§ Selection:
* * * *

In a recent Science editorial (Pachauri, 2007), the chairman of the Intergovernmental Panel on Climate Change (IPCC) discusses "the challenge of widespread worldwide poverty" and "the threat of serious environmental externalities from unprecedented levels of production and consumption of goods and services," stating - as if it were fact and had already happened - that "among the negative externalities created by human activities, the cumulative emissions of greenhouse gases [of which CO2 is preeminent] have had by far the most serious consequences in the form of global climate change."

We wish Pachauri had mentioned what those already-experienced "most serious consequences" were. Has the earth warmed by a frightening amount? Absolutely not. The increase in temperature over the last century or more is only on the order of 1°C. Has it taken us to an unusual level of warmth? Absolutely not, as evidenced by the fact that the baseline from which modern warming commenced was the uncharacteristic cold of the Little Ice Age, which is judged to have been the coldest interval of the current interglacial, which has itself been deemed to have been colder than all four of the interglacials that immediately preceded it (Petit et al., 1999). Clearly, therefore, we are in the process of emerging from perhaps the coldest interglacial period of the past half-million years; and we may yet have a ways to go before we return to what would be considered a more "normal" interglacial climate.

Have Greenland and Antarctica been losing ice mass at an accelerating rate that has been causing global sea level to rise at an accelerating rate? Absolutely not. In fact, we have recently reviewed two sea level studies that indicate the rate-of-rise of global sea level over the last half of the 20th century was actually less than the rate-of-rise over the first half of the century (Jevrejeva et al., 2006; Holgate, 2007), which is suggestive of a decelerating rate of global sea level rise.

Have droughts, floods and storms of various types been growing more severe over the past century? Or have they been occurring more frequently? Absolutely not, as one can readily verify by perusing the many items we have archived under the corresponding headings in our Subject Index.

So what has been happening?

* * * *

§ Dataset content:
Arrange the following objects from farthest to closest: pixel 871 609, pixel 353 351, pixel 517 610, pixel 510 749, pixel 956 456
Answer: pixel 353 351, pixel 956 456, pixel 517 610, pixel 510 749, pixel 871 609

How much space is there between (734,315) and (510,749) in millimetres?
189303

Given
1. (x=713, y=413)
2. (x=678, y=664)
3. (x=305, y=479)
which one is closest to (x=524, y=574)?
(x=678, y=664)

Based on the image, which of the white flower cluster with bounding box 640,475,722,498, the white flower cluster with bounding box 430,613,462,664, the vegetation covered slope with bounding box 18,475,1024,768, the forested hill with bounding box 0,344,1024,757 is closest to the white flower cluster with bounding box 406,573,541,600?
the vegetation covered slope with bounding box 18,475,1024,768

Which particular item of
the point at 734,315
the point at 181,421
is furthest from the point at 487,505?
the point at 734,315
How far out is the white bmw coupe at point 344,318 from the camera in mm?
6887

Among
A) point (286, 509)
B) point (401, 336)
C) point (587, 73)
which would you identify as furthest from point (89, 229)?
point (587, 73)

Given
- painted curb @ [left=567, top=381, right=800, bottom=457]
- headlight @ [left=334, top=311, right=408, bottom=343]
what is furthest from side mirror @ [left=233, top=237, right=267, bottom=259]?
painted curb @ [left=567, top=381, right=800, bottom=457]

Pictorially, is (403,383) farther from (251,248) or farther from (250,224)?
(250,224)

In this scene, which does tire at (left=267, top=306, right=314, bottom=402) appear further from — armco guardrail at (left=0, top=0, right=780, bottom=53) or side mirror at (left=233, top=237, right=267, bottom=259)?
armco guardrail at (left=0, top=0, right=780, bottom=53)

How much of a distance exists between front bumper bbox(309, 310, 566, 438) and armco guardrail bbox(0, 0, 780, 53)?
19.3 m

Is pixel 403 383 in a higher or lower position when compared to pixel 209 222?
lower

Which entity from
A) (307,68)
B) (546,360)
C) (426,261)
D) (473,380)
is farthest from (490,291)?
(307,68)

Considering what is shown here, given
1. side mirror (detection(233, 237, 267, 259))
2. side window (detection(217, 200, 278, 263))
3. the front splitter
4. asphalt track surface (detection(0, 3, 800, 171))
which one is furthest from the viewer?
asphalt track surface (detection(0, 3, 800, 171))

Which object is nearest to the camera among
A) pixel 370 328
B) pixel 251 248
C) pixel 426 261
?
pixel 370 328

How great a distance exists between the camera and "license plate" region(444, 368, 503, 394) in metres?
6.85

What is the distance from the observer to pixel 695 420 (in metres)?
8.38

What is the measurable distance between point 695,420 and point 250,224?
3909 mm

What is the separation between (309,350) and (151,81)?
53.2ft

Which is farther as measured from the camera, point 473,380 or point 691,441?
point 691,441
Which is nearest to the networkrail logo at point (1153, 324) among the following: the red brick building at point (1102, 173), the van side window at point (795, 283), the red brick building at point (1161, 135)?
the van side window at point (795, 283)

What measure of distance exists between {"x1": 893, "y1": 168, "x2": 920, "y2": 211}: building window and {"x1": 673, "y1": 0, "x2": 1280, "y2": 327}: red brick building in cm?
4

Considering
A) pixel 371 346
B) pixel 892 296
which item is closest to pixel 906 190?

* * * *

§ Your objective: Pick up the climate commentary right after its final question and carry it forward.

§ Written answer:
For one thing, rising temperatures and atmospheric CO2 concentrations have been helping plants almost everywhere grow more vigorously and profusely, as may be verified by reviewing the many items archived under the several continental subdivisions of the Greening of the Earth heading in our Subject Index, plus the voluminous plant growth databases archived in the Data section of our website. This phenomenon has been a great boon to humanity, and especially to "the sustainable well-being of rural communities" that ranks so high on Pachauri's list of important causes he says he supports, and for whom crop growth and vitality are of critical importance. Interestingly, however - and tellingly - he recoils against one of the most powerful forces at work in the world today that is helping to bring about that to which he pays such fervent lip service, and which has a proven track record of impressive accomplishment.

And what is that record? In our editorial of 11 Jul 2001, we describe how the Industrial Revolution's flooding of the air with CO2 has likely already resulted in mean yield increases of 70% for C3 cereals, 28% for C4 cereals, 33% for fruits and melons, 62% for legumes, 67% for root and tuber crops, and 51% for vegetables, all due to the aerial fertilization effect of atmospheric CO2 enrichment and its concurrent anti-transpiration effect, which together greatly enhance plant water use efficiency.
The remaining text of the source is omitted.